| SOURCE DOCUMENT |
Sunday 22 September 2024

Groote Eylandt: the ALC ‘Royalty Shoppa’ Prepaid Card

                                                 In the corrupted currents of this world,

Offense's gilded hand may shove by justice,  

And oft 'tis seen the wicked prize itself

Buys out the law…

Hamlet Act three, Scene three

 

One of the intriguing initiatives of the ALC has been the establishment of the Royalty Shoppa Prepaid Card. It is voluntary and may have benefits for users. But closer examination reveals a somewhat murkier and perhaps insidious side to this financial product.

There are very significant royalty flows into Groote. In addition to negotiated royalties allocated to the Anindilyakwa Mining Trust (link here), the ALC distributes so called royalty equivalents allocated from Commonwealth Consolidated Revenue to the ALC in accordance with the provisions of section 64(3) of the Aboriginal Land Rights (Northern Territory) Act 1976 (ALRA).

The adult Aboriginal  population of Groote Eylandt is around 1100 people (link here). According to the Rents and Royalties Snapshot available on the ALC website, over five years between 2019 and 2023, the ALC distributed $361m in section 64(3) payments (link here). This translates to a per capita payment of $328k, though the allocation is much more diffuse, and direct payments to individuals are much less. The snapshot suggests that some $87m went to community support (which appears to be the category used for payments to individuals) over the five years. This equates to some $81k per capita over the five years. Clearly there is a significant financial pool available for private consumption. Note the above calculations do not take into account traditional owners residing outside of Groote Eylandt.

| DATASET EXTRACT |
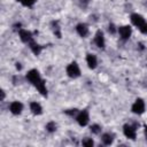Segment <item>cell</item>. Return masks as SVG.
Segmentation results:
<instances>
[{
	"label": "cell",
	"mask_w": 147,
	"mask_h": 147,
	"mask_svg": "<svg viewBox=\"0 0 147 147\" xmlns=\"http://www.w3.org/2000/svg\"><path fill=\"white\" fill-rule=\"evenodd\" d=\"M65 72H67V76L70 77V78H78L80 76V68L78 65L77 62H70L67 68H65Z\"/></svg>",
	"instance_id": "1"
},
{
	"label": "cell",
	"mask_w": 147,
	"mask_h": 147,
	"mask_svg": "<svg viewBox=\"0 0 147 147\" xmlns=\"http://www.w3.org/2000/svg\"><path fill=\"white\" fill-rule=\"evenodd\" d=\"M25 78H26V80H28L31 85H33V86H36V85L42 79L41 76H40V72H39L37 69H30V70L26 72Z\"/></svg>",
	"instance_id": "2"
},
{
	"label": "cell",
	"mask_w": 147,
	"mask_h": 147,
	"mask_svg": "<svg viewBox=\"0 0 147 147\" xmlns=\"http://www.w3.org/2000/svg\"><path fill=\"white\" fill-rule=\"evenodd\" d=\"M145 109H146V105H145V101L141 98L136 99L134 102L131 106V111L136 115H142L145 113Z\"/></svg>",
	"instance_id": "3"
},
{
	"label": "cell",
	"mask_w": 147,
	"mask_h": 147,
	"mask_svg": "<svg viewBox=\"0 0 147 147\" xmlns=\"http://www.w3.org/2000/svg\"><path fill=\"white\" fill-rule=\"evenodd\" d=\"M76 122L80 125V126H86L90 122V114L86 109H83V110H79L75 117Z\"/></svg>",
	"instance_id": "4"
},
{
	"label": "cell",
	"mask_w": 147,
	"mask_h": 147,
	"mask_svg": "<svg viewBox=\"0 0 147 147\" xmlns=\"http://www.w3.org/2000/svg\"><path fill=\"white\" fill-rule=\"evenodd\" d=\"M123 134L130 139V140H134L137 137V130L132 124H124L123 125Z\"/></svg>",
	"instance_id": "5"
},
{
	"label": "cell",
	"mask_w": 147,
	"mask_h": 147,
	"mask_svg": "<svg viewBox=\"0 0 147 147\" xmlns=\"http://www.w3.org/2000/svg\"><path fill=\"white\" fill-rule=\"evenodd\" d=\"M117 33L119 34V38L122 40H129L132 34V28L130 25H122L117 29Z\"/></svg>",
	"instance_id": "6"
},
{
	"label": "cell",
	"mask_w": 147,
	"mask_h": 147,
	"mask_svg": "<svg viewBox=\"0 0 147 147\" xmlns=\"http://www.w3.org/2000/svg\"><path fill=\"white\" fill-rule=\"evenodd\" d=\"M18 37H20V39H21L22 42L28 44V45L33 40V36H32L31 31L25 30V29H21V30H18Z\"/></svg>",
	"instance_id": "7"
},
{
	"label": "cell",
	"mask_w": 147,
	"mask_h": 147,
	"mask_svg": "<svg viewBox=\"0 0 147 147\" xmlns=\"http://www.w3.org/2000/svg\"><path fill=\"white\" fill-rule=\"evenodd\" d=\"M23 109H24V106L20 101H13L9 105V111L13 115H21L22 111H23Z\"/></svg>",
	"instance_id": "8"
},
{
	"label": "cell",
	"mask_w": 147,
	"mask_h": 147,
	"mask_svg": "<svg viewBox=\"0 0 147 147\" xmlns=\"http://www.w3.org/2000/svg\"><path fill=\"white\" fill-rule=\"evenodd\" d=\"M94 44L96 45V47L99 48H105L106 46V39H105V34L101 30H98L94 34Z\"/></svg>",
	"instance_id": "9"
},
{
	"label": "cell",
	"mask_w": 147,
	"mask_h": 147,
	"mask_svg": "<svg viewBox=\"0 0 147 147\" xmlns=\"http://www.w3.org/2000/svg\"><path fill=\"white\" fill-rule=\"evenodd\" d=\"M130 20H131V23L136 26V28H140L142 24H145L146 23V21H145V18H144V16H141L140 14H138V13H133V14H131V16H130Z\"/></svg>",
	"instance_id": "10"
},
{
	"label": "cell",
	"mask_w": 147,
	"mask_h": 147,
	"mask_svg": "<svg viewBox=\"0 0 147 147\" xmlns=\"http://www.w3.org/2000/svg\"><path fill=\"white\" fill-rule=\"evenodd\" d=\"M76 32L78 33L79 37L86 38V37L88 36V32H90L88 25H87L86 23H78V24L76 25Z\"/></svg>",
	"instance_id": "11"
},
{
	"label": "cell",
	"mask_w": 147,
	"mask_h": 147,
	"mask_svg": "<svg viewBox=\"0 0 147 147\" xmlns=\"http://www.w3.org/2000/svg\"><path fill=\"white\" fill-rule=\"evenodd\" d=\"M86 64L90 69H95L98 67V57L95 54L88 53L86 55Z\"/></svg>",
	"instance_id": "12"
},
{
	"label": "cell",
	"mask_w": 147,
	"mask_h": 147,
	"mask_svg": "<svg viewBox=\"0 0 147 147\" xmlns=\"http://www.w3.org/2000/svg\"><path fill=\"white\" fill-rule=\"evenodd\" d=\"M30 110L33 115H41L42 114V107L39 102L37 101H32L30 102Z\"/></svg>",
	"instance_id": "13"
},
{
	"label": "cell",
	"mask_w": 147,
	"mask_h": 147,
	"mask_svg": "<svg viewBox=\"0 0 147 147\" xmlns=\"http://www.w3.org/2000/svg\"><path fill=\"white\" fill-rule=\"evenodd\" d=\"M29 47H30V49H31V52L34 54V55H39L40 53H41V51H42V46L41 45H39L38 42H36L34 40H32L30 44H29Z\"/></svg>",
	"instance_id": "14"
},
{
	"label": "cell",
	"mask_w": 147,
	"mask_h": 147,
	"mask_svg": "<svg viewBox=\"0 0 147 147\" xmlns=\"http://www.w3.org/2000/svg\"><path fill=\"white\" fill-rule=\"evenodd\" d=\"M34 87L37 88V91H38L42 96H47V87H46V83H45L44 79H41Z\"/></svg>",
	"instance_id": "15"
},
{
	"label": "cell",
	"mask_w": 147,
	"mask_h": 147,
	"mask_svg": "<svg viewBox=\"0 0 147 147\" xmlns=\"http://www.w3.org/2000/svg\"><path fill=\"white\" fill-rule=\"evenodd\" d=\"M101 141H102V144L106 145V146L111 145V144L114 142V134H111V133H109V132L103 133V134L101 136Z\"/></svg>",
	"instance_id": "16"
},
{
	"label": "cell",
	"mask_w": 147,
	"mask_h": 147,
	"mask_svg": "<svg viewBox=\"0 0 147 147\" xmlns=\"http://www.w3.org/2000/svg\"><path fill=\"white\" fill-rule=\"evenodd\" d=\"M45 129H46V131H47V132H49V133L55 132V131H56V124H55V122H53V121L48 122V123L46 124Z\"/></svg>",
	"instance_id": "17"
},
{
	"label": "cell",
	"mask_w": 147,
	"mask_h": 147,
	"mask_svg": "<svg viewBox=\"0 0 147 147\" xmlns=\"http://www.w3.org/2000/svg\"><path fill=\"white\" fill-rule=\"evenodd\" d=\"M90 131L93 134H100L101 133V126L99 124H92L91 127H90Z\"/></svg>",
	"instance_id": "18"
},
{
	"label": "cell",
	"mask_w": 147,
	"mask_h": 147,
	"mask_svg": "<svg viewBox=\"0 0 147 147\" xmlns=\"http://www.w3.org/2000/svg\"><path fill=\"white\" fill-rule=\"evenodd\" d=\"M82 145L85 146V147H92V146L94 145V141H93L92 138L86 137V138H84V139L82 140Z\"/></svg>",
	"instance_id": "19"
},
{
	"label": "cell",
	"mask_w": 147,
	"mask_h": 147,
	"mask_svg": "<svg viewBox=\"0 0 147 147\" xmlns=\"http://www.w3.org/2000/svg\"><path fill=\"white\" fill-rule=\"evenodd\" d=\"M52 25H53V32H54V34L57 37V38H61V32H60V26L57 25V22H53L52 23Z\"/></svg>",
	"instance_id": "20"
},
{
	"label": "cell",
	"mask_w": 147,
	"mask_h": 147,
	"mask_svg": "<svg viewBox=\"0 0 147 147\" xmlns=\"http://www.w3.org/2000/svg\"><path fill=\"white\" fill-rule=\"evenodd\" d=\"M17 1H20L24 7H31L36 3L37 0H17Z\"/></svg>",
	"instance_id": "21"
},
{
	"label": "cell",
	"mask_w": 147,
	"mask_h": 147,
	"mask_svg": "<svg viewBox=\"0 0 147 147\" xmlns=\"http://www.w3.org/2000/svg\"><path fill=\"white\" fill-rule=\"evenodd\" d=\"M78 111L79 110H77V109H68V110H65V114L69 115V116H71V117H76V115H77Z\"/></svg>",
	"instance_id": "22"
},
{
	"label": "cell",
	"mask_w": 147,
	"mask_h": 147,
	"mask_svg": "<svg viewBox=\"0 0 147 147\" xmlns=\"http://www.w3.org/2000/svg\"><path fill=\"white\" fill-rule=\"evenodd\" d=\"M117 29H118V28H116L113 23L109 24V26H108V31H109V33H111V34H115V33L117 32Z\"/></svg>",
	"instance_id": "23"
},
{
	"label": "cell",
	"mask_w": 147,
	"mask_h": 147,
	"mask_svg": "<svg viewBox=\"0 0 147 147\" xmlns=\"http://www.w3.org/2000/svg\"><path fill=\"white\" fill-rule=\"evenodd\" d=\"M139 31L142 33V34H147V22L145 24H142L140 28H139Z\"/></svg>",
	"instance_id": "24"
},
{
	"label": "cell",
	"mask_w": 147,
	"mask_h": 147,
	"mask_svg": "<svg viewBox=\"0 0 147 147\" xmlns=\"http://www.w3.org/2000/svg\"><path fill=\"white\" fill-rule=\"evenodd\" d=\"M144 133H145V137H146V139H147V125L144 126Z\"/></svg>",
	"instance_id": "25"
},
{
	"label": "cell",
	"mask_w": 147,
	"mask_h": 147,
	"mask_svg": "<svg viewBox=\"0 0 147 147\" xmlns=\"http://www.w3.org/2000/svg\"><path fill=\"white\" fill-rule=\"evenodd\" d=\"M16 69H17V70H21V69H22L21 63H16Z\"/></svg>",
	"instance_id": "26"
},
{
	"label": "cell",
	"mask_w": 147,
	"mask_h": 147,
	"mask_svg": "<svg viewBox=\"0 0 147 147\" xmlns=\"http://www.w3.org/2000/svg\"><path fill=\"white\" fill-rule=\"evenodd\" d=\"M1 95H2V98H1V100L3 101V100H5V96H6V94H5V91H3V90L1 91Z\"/></svg>",
	"instance_id": "27"
}]
</instances>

| EXERCISE 1 |
Translate this sentence from the Groote Eylandt post into Spanish: "It is voluntary and may have benefits for users."
| EXERCISE 2 |
Transcribe the part of the Groote Eylandt post that starts at the words "Hamlet Act three, Scene" and ends after the words "Act 1976 (ALRA).".

| COMPLETE ANSWER 1 |
Es voluntaria y puede tener beneficios para los usuarios.

| COMPLETE ANSWER 2 |
Hamlet Act three, Scene three

 

One of the intriguing initiatives of the ALC has been the establishment of the Royalty Shoppa Prepaid Card. It is voluntary and may have benefits for users. But closer examination reveals a somewhat murkier and perhaps insidious side to this financial product.

There are very significant royalty flows into Groote. In addition to negotiated royalties allocated to the Anindilyakwa Mining Trust (link here), the ALC distributes so called royalty equivalents allocated from Commonwealth Consolidated Revenue to the ALC in accordance with the provisions of section 64(3) of the Aboriginal Land Rights (Northern Territory) Act 1976 (ALRA).